Unterhaltsfragen stellen sich nicht nur anläßlich einer Scheidung, vielfach werden Unterhaltszahlungen bereits seit vielen Jahren geleistet oder entgegengenommen, die möglicherweise schon längst nicht mehr gerechtfertigt sind. Dies nicht nur, weil sich die beiderseitigen Einkommensverhältnisse grundlegend geändert haben, sondern auch weil der Gesetzgeber in den vergangenen Jahren zahlreiche, teils grundlegende Änderungen für angebracht hielt.

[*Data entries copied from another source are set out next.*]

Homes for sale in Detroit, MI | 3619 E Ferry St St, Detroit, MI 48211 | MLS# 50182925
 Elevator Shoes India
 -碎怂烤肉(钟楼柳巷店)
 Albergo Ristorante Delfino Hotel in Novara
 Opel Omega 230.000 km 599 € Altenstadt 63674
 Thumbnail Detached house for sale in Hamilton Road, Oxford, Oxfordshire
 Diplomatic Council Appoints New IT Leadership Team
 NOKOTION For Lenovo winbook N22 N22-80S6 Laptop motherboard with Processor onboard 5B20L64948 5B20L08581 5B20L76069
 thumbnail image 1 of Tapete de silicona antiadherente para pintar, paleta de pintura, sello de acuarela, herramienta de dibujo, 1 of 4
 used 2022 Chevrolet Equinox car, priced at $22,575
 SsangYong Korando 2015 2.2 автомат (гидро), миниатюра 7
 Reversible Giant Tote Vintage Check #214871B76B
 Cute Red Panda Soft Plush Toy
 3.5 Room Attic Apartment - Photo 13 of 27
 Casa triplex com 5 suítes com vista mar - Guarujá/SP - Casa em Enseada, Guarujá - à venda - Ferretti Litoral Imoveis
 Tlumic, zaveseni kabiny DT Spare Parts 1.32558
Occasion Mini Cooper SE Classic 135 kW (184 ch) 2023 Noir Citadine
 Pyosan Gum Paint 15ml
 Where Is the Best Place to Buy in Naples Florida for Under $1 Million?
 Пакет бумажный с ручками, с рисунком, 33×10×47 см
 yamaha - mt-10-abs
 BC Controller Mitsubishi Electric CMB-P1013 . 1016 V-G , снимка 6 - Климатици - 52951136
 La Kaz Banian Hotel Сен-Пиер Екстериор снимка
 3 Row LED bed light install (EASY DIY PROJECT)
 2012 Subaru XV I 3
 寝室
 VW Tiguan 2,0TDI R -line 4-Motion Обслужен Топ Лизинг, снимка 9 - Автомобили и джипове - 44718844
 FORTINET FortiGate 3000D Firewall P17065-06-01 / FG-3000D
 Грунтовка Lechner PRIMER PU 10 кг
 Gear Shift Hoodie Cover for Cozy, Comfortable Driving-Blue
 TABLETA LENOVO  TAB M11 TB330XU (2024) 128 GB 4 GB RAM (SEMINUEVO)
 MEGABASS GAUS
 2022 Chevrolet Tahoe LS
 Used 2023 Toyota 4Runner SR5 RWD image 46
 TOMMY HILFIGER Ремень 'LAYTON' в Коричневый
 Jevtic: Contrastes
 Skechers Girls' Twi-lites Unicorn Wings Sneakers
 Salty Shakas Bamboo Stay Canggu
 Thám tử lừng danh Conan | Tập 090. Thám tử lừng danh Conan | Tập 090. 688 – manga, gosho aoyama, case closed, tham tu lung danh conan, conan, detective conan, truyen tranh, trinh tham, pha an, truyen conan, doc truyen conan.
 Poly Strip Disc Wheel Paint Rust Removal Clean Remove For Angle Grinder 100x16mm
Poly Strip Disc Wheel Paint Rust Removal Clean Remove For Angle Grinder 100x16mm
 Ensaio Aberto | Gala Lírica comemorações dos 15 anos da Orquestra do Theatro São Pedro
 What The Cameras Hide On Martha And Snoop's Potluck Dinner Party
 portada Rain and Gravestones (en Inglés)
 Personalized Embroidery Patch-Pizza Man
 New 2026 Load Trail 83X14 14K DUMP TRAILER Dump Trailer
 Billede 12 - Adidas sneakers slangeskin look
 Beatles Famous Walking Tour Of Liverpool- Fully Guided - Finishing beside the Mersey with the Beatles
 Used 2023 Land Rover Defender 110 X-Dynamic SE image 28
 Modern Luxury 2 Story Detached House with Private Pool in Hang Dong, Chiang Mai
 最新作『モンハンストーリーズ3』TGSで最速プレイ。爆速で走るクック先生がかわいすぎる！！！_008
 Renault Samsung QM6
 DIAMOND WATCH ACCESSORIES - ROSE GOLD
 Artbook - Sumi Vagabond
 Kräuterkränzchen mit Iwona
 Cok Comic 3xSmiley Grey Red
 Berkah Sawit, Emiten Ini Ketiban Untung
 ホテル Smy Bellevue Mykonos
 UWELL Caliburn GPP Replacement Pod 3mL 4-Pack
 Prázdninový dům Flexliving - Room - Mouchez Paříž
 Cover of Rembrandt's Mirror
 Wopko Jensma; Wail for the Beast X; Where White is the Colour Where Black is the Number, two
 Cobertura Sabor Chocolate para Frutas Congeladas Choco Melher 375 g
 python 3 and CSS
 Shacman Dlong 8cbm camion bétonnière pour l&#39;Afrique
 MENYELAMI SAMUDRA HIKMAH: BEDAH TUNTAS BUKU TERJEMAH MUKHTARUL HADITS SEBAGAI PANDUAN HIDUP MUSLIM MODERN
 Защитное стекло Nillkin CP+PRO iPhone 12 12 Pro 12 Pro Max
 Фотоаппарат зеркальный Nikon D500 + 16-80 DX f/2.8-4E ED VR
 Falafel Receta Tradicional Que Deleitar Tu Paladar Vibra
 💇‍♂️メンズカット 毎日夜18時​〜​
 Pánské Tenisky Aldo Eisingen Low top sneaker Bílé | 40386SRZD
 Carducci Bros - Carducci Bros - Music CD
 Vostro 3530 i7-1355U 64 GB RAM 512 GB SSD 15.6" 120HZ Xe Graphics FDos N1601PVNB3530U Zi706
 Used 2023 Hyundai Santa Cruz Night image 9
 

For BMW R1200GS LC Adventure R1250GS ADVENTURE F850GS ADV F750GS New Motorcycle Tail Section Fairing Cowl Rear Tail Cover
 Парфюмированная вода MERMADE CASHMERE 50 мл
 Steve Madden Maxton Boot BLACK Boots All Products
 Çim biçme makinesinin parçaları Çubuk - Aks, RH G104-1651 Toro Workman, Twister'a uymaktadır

Am bekanntesten dürfte hier der weitgehende Wegfall des nachehelichen Unterhalts sein. Einer bereits gerichtlich festgesetzten Zahlungsverpflichtung kann man sich in diesem Fall nur durch einen sogenannten Unterhaltsabänderungsantrag entledigen.

Aktuelle Rechtsprechung

Elternunterhalt

 

Unterhalt schulden nicht nur Eltern ihren Kindern, sondern umgekehrt auch Kinder ihren Eltern. Das macht sich insbesondere dann bemerkbar, wenn die Eltern pflegebedürftig werden und die Rente nicht zur Deckung der Pflegekosten ausreicht. In diesem Falle übernehmen häufig Sozialbehörden vorläufig die Zahlung, versuchen dann aber, das Geld von den Kindern zurückzubekommen.

 

Eine solche Zahlungsaufforderung einer Behörde mag insbesondere dann lästig sein, wenn man beispielsweise von seinem Vater wegen der Scheidung der Eltern seit Jahrzehnten nichts gehört hat. Auch wenn es der Vater war, der eigenmächtig jegliche Kontakte abgebrochen und obendrein den Sohn enterbt hat, so sieht der Bundesgerichtshof darin noch keine vorsätzliche schwere Verfehlung, die den Unterhaltsanspruch entfallen ließe (Beschluß vom 12. Februar 2014 – XII ZB 607/12).